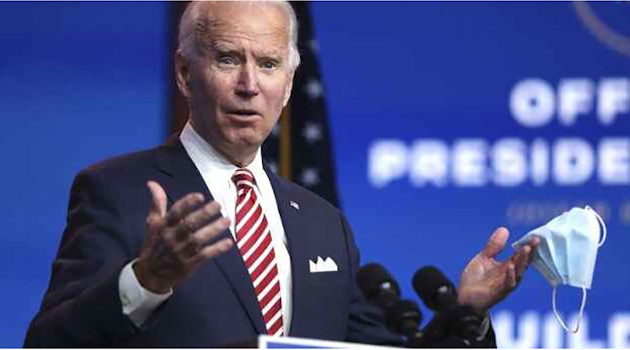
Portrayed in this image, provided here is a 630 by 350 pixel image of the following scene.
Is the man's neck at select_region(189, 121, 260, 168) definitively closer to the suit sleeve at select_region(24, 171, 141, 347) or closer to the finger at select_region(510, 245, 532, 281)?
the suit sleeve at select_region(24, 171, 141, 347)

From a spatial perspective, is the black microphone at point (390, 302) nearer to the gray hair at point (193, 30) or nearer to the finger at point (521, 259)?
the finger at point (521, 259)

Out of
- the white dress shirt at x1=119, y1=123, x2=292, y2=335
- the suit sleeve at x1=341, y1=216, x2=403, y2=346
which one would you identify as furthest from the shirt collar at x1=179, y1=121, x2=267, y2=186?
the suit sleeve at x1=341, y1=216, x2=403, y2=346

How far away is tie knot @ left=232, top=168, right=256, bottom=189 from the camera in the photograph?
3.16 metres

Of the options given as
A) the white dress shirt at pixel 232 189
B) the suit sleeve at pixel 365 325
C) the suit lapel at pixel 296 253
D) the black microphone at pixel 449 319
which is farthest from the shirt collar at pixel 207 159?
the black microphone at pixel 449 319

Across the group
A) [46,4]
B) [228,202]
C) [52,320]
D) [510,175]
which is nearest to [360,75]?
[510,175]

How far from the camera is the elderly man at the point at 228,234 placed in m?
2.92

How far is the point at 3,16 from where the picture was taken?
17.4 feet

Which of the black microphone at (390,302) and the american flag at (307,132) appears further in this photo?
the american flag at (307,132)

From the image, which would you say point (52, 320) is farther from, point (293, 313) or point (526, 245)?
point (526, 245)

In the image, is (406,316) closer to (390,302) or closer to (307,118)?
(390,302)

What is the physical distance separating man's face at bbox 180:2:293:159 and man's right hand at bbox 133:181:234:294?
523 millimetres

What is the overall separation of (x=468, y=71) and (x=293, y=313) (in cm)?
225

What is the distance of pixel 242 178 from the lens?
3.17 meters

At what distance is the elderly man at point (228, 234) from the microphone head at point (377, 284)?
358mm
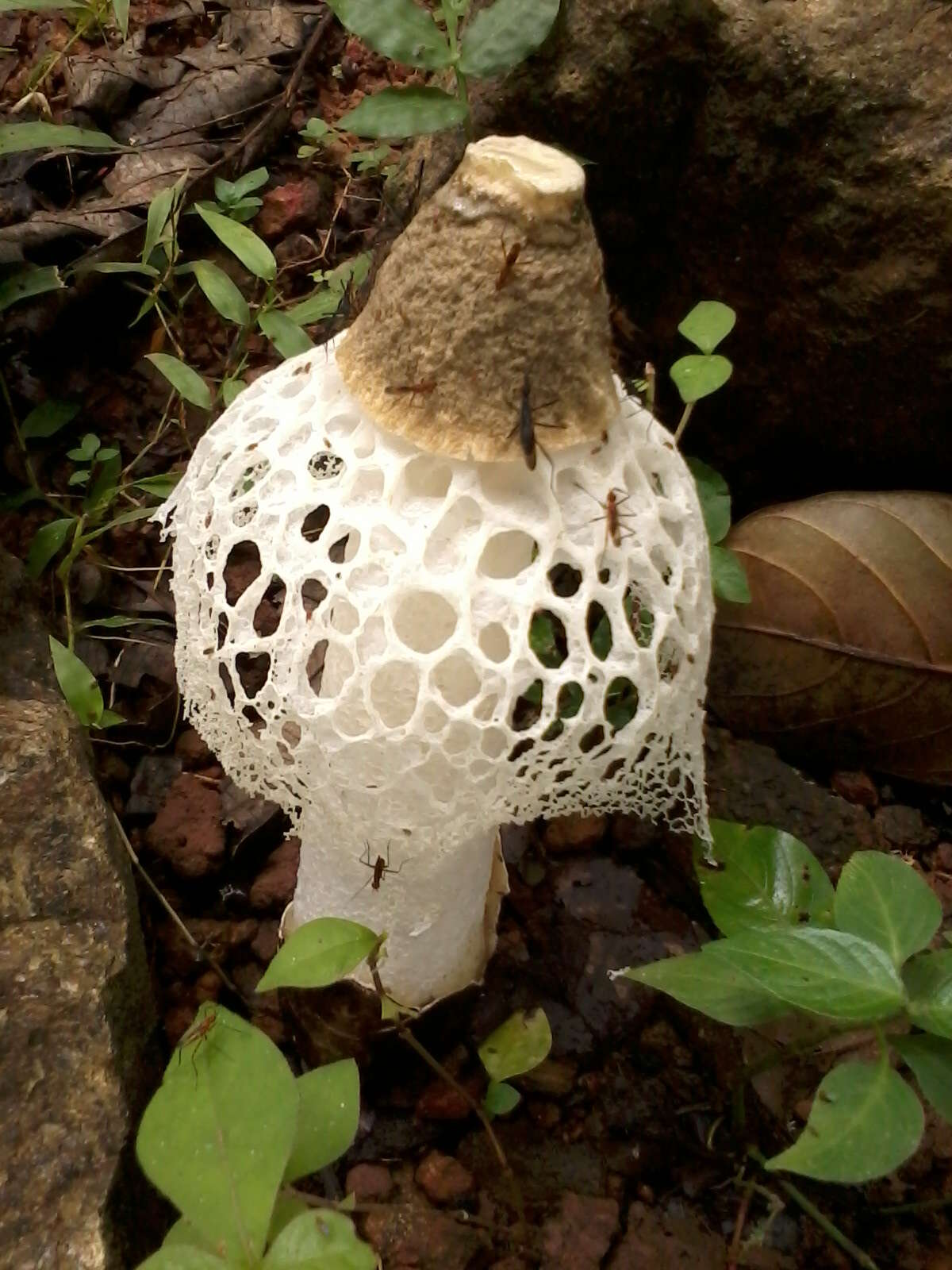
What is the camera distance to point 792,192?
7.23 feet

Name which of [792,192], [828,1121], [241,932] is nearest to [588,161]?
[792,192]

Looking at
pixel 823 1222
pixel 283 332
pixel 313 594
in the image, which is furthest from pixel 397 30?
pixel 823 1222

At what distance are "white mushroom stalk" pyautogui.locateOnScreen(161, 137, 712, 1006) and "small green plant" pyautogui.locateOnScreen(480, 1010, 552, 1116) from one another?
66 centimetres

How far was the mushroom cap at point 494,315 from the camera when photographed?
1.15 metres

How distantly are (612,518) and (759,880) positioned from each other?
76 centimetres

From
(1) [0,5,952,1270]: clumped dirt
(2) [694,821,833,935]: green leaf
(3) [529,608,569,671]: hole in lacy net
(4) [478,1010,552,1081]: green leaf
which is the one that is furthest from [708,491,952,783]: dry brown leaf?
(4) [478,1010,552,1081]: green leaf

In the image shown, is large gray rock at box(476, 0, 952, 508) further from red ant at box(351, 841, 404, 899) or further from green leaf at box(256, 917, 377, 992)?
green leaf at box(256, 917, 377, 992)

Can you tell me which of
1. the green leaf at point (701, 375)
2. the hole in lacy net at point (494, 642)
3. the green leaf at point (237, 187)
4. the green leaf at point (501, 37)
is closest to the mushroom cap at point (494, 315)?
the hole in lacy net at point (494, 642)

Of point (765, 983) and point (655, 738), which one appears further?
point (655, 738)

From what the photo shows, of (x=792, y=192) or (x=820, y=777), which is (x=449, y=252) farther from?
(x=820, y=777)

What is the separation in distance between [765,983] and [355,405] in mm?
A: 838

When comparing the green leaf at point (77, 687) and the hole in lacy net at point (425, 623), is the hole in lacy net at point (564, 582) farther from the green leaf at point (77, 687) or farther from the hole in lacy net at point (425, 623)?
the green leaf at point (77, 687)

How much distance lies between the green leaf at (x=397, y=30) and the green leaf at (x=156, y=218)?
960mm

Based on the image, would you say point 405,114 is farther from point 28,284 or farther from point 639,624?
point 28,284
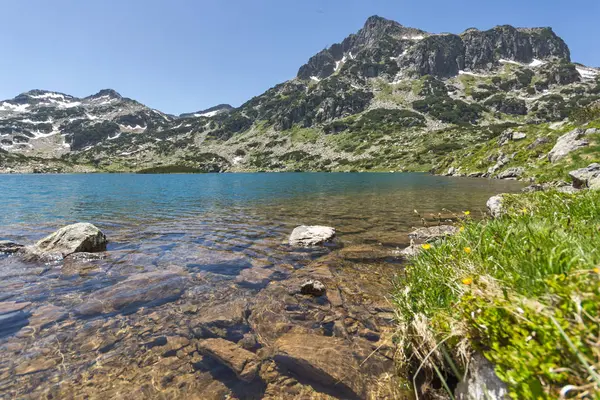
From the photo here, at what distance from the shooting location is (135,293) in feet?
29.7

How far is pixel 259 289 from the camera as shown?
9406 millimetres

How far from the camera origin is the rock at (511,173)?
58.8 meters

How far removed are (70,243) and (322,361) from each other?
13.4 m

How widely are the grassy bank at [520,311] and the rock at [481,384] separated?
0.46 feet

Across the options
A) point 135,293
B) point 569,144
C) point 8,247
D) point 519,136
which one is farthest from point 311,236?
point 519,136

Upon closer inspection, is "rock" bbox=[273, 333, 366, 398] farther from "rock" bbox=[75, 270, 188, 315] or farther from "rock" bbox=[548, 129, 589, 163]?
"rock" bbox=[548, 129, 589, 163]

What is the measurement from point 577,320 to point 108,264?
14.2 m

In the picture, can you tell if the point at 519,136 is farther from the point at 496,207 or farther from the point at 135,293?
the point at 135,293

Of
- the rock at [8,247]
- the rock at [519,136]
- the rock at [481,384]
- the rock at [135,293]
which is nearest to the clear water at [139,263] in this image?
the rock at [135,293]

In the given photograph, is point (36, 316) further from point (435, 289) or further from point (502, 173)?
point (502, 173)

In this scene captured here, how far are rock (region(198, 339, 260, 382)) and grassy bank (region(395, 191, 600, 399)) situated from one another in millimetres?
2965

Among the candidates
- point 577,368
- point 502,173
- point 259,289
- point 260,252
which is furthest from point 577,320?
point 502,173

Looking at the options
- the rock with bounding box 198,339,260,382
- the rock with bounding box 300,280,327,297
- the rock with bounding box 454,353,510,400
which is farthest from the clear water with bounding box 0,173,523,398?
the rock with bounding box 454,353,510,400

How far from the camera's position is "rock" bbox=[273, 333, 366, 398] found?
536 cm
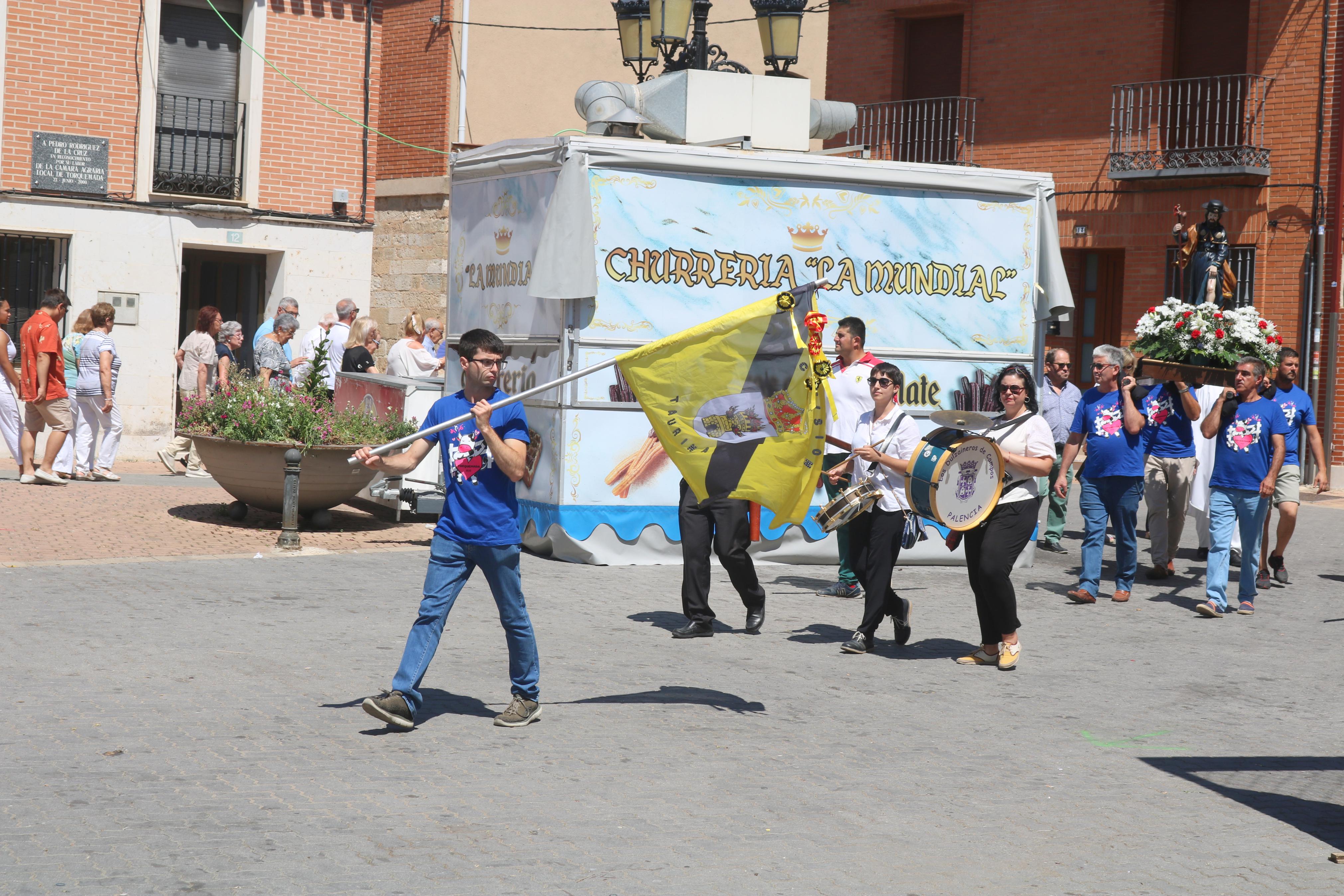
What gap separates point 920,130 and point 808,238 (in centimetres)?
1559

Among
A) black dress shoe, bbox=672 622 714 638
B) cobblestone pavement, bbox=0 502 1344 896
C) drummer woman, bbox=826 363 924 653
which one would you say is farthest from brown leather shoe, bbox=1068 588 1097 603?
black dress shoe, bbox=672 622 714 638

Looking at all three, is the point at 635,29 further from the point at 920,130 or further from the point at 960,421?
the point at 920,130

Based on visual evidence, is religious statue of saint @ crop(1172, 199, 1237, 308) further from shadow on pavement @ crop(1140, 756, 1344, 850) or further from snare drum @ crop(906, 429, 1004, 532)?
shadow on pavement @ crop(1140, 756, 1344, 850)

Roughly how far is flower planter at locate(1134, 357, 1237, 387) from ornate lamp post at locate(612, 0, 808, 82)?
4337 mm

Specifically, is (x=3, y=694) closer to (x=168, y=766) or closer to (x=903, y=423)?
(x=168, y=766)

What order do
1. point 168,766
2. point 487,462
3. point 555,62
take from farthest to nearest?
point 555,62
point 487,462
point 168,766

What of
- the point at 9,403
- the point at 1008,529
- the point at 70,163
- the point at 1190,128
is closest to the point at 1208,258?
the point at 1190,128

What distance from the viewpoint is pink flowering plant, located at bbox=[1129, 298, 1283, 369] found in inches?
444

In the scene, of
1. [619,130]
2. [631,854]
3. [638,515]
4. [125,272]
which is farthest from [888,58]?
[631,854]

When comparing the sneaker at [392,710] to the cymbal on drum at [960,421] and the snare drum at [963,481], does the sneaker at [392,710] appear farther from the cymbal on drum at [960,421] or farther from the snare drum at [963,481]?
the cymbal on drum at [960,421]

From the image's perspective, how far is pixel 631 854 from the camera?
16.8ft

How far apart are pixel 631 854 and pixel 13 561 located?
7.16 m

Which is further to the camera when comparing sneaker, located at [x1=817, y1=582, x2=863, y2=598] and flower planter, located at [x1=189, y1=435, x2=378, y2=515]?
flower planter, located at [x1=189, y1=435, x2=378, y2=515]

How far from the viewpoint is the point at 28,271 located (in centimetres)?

■ **TASK**
Copy out the items word for word, from the line containing "When comparing the sneaker" through the end of the items, including both ends.

■ **ANSWER TO THIS TASK**
When comparing the sneaker at [392,710] to the cymbal on drum at [960,421] and the snare drum at [963,481], does the sneaker at [392,710] appear farther from the cymbal on drum at [960,421] or farther from the snare drum at [963,481]?
the cymbal on drum at [960,421]

From the image's perspective, how far is pixel 631 854 from the camera?
16.8ft

How far apart are pixel 631 854 and pixel 13 561 located?
7.16 m

Which is further to the camera when comparing sneaker, located at [x1=817, y1=582, x2=863, y2=598] and flower planter, located at [x1=189, y1=435, x2=378, y2=515]?
flower planter, located at [x1=189, y1=435, x2=378, y2=515]

How far from the viewpoint is the point at 28,271 located (in centimetres)?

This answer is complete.